This is clearly subjective, but some words really sound like the thing they describe (personal favorites: puffin; bulbous; fidgeting). Do you have an example of such a word (or, alternatively, of a word that sounds like the exact opposite of what it refers to)? What do you think creates this effect?
There’s something about the word ‘perfect’ that’s… perfect. Explains why I don’t like the word.
It could be due to the pretentiousness of the word and/or its meaning:
Having all the required or desirable elements, qualities, or characteristics; as good as it is possible to be.
Many of us strive to be ‘ideal’, ‘model’ citizens of society, ‘without fault’. To live the American dream is to work hard and eventually be compensated with the fruits of our labor, the ‘quintessential’, ‘exemplary’, ‘perfect’ life.
Perfect is a dangerous word, because those who strive for perfection usually wind up in a dead end. Perfection doesn’t make anyone feel better, or any situation better than it was. We’re taught to be the ‘perfect lover’, the ‘perfect mother’ ‘perfect wife/husband’, ‘perfect student’, ‘perfect friend’, ‘perfect employee’, etc.
To be perfect is to be flawless, which is impossible. Nothing is without flaw and no one is without fault. It takes fault and flaw to learn and grow as a person, to get to places we may (or may not) get to.

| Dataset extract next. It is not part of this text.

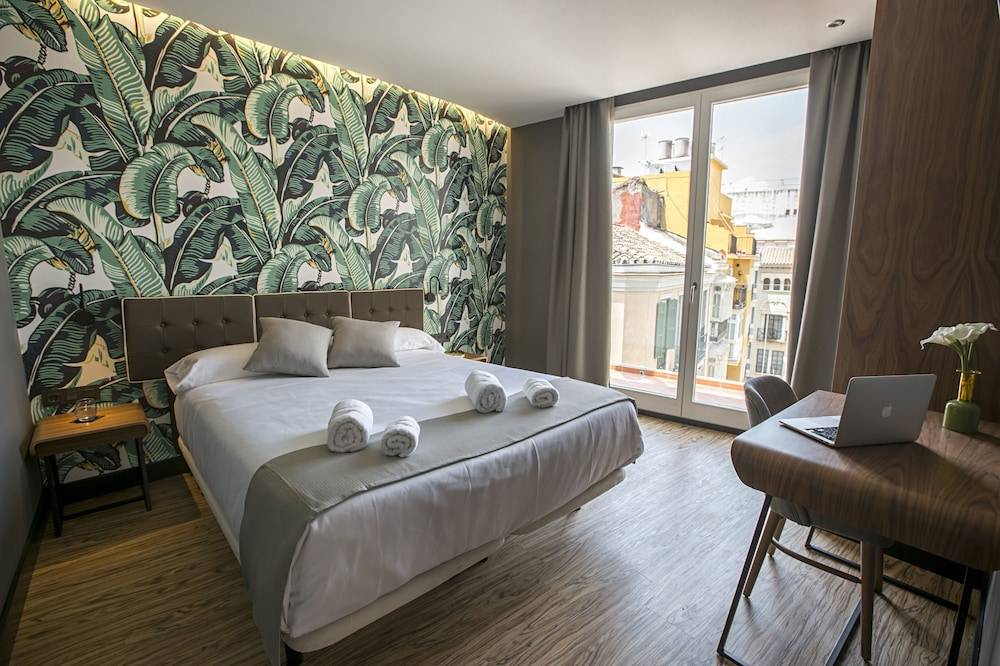 Málaga Premium Hotel 1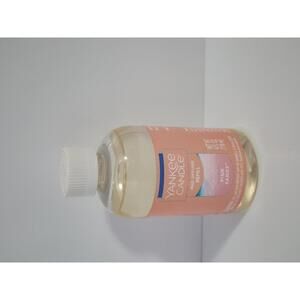Yankee Candle Pink Sands Reed Diffuser Refill 4 fl oz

We’re not always taught to simply work to the best of our abilities, to work on improving skills we already have as well as learn new ones. We don’t have to know everything or pretend we do. And we don’t have to like or do things to impress people who weren’t and may never be impressed from the beginning.

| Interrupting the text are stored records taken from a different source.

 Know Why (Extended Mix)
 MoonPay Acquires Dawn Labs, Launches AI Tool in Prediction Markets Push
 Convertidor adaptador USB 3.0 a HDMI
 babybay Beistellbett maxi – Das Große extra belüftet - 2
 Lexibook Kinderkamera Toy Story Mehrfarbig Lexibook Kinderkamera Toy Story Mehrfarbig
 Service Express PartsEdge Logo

To me, perfection is poison; when it comes to creating, I come to a stop. The first thing that comes to mind is: how are other people going to receive this? Are they going to look for spelling and grammatical errors? Am I gonna mess up the flow of this? Am I gonna get the characterization wrong? Is this too much description?
Yes, creating anything provides to opportunity to fail, proofread, and revise. I don’t want to be a perfectionist, but I am. This post won’t be perfect, but that’s okay. I’m not perfect, nor is any other writer out there, published or not.
And, to be ‘perfectly’ honest, the damn word should be abolished from the dictionary as well as our vocabulary, and the world shall be, in the words of Mary Poppins, “practically perfect in every way.”